# second time bird parent =I



## GibblyGiblets (Oct 2, 2011)

Well, it seems as though birds REALLY like me.

about 15 minutes ago, I was up at one of my termite colonies (basically a huge colony of wood termites in a hge fallen rotting tree that I'm raiding for food for my 6 toadlets..) anyways, I noticed a large black snake perched in the crook of a tree, below it on the ground was a birds nest, I picked up the nest, and UNDER it was a baby robin -______-.

I coaxed the snake out of his perch and he had a noticable bulge in his stomache, no doubt obviously from devouring the remaining babies siblings (and possibly one or both parents because there were no parents raising cane). SO I decided to not leave him there to the same fate.

he's about 12ish days old, and besides being a bit skinny, he seems in good health.

the other good news, he hates me xD, AND his legs are fully fuctioning.

I've dubbed him "snake bait" xD, it seemed appropriate.
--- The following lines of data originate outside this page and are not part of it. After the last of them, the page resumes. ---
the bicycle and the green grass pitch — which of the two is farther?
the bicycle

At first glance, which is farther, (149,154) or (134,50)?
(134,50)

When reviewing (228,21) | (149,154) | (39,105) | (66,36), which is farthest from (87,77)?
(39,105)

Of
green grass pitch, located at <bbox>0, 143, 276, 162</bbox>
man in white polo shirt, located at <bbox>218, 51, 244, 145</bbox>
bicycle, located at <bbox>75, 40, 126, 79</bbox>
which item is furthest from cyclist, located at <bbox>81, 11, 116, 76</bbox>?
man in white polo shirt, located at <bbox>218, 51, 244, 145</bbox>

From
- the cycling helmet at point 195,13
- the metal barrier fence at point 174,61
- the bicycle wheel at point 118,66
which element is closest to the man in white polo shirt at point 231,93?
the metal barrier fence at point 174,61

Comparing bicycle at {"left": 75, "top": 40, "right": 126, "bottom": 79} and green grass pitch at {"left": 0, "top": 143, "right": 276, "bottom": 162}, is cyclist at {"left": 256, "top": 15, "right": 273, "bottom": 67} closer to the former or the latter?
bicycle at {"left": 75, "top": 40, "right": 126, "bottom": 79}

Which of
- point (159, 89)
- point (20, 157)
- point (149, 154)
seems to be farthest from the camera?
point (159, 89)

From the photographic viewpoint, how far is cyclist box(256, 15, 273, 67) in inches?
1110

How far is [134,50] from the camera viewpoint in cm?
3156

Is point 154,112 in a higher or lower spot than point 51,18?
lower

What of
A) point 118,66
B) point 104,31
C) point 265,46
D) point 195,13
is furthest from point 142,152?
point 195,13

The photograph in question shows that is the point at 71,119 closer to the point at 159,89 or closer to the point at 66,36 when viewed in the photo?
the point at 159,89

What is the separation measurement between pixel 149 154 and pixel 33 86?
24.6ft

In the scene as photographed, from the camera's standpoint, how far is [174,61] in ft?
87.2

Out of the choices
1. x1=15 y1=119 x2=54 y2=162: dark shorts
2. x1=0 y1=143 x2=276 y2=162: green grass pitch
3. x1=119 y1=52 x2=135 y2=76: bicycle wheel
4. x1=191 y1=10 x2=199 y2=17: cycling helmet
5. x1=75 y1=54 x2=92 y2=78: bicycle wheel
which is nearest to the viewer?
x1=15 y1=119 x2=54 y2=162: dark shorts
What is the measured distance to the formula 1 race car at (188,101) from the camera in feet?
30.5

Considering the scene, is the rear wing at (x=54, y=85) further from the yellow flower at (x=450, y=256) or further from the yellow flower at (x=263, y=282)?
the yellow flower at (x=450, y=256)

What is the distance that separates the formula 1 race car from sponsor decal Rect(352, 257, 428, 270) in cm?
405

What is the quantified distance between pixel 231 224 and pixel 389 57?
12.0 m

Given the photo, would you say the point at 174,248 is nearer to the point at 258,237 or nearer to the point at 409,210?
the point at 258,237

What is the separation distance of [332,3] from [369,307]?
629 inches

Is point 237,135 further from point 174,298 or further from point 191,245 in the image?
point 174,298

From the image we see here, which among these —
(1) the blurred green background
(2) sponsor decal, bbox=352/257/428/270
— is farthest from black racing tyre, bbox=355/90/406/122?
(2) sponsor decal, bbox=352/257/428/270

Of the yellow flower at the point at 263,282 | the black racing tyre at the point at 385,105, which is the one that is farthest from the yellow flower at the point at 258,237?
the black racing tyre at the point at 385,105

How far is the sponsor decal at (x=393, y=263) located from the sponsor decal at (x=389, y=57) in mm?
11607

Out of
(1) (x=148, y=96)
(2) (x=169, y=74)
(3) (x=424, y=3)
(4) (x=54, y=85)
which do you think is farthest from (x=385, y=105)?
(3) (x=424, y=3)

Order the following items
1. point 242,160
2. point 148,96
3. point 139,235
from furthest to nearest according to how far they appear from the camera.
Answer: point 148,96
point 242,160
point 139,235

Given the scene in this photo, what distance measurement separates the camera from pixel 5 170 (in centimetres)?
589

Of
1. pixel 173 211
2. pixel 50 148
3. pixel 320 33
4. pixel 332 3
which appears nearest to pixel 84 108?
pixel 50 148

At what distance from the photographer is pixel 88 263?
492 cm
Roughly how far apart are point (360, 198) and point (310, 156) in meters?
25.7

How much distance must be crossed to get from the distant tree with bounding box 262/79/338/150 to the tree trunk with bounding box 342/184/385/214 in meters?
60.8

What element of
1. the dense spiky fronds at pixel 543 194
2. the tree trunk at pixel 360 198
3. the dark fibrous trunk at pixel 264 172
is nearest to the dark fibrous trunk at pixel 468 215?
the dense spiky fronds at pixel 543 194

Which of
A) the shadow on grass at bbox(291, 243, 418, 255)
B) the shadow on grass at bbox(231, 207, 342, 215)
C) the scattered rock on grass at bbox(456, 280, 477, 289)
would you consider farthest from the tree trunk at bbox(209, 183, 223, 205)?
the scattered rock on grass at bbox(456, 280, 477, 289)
I'll take some pictures when I have some batteries, as my batteries died earlier today when I was trying to take pictures of some wild baby turkeys and their momma -_-


----------



## Frizzle (Oct 6, 2011)

I dub thee Bird Mamma. XD


----------



## GibblyGiblets (Oct 2, 2011)

Frizzle said:


> I dub thee Bird Mamma. XD


Make that bird daddy and we got a deal xD

my hotmail email is Fatherbird24 xD I made it years ago, and never saw need to change it LOL


----------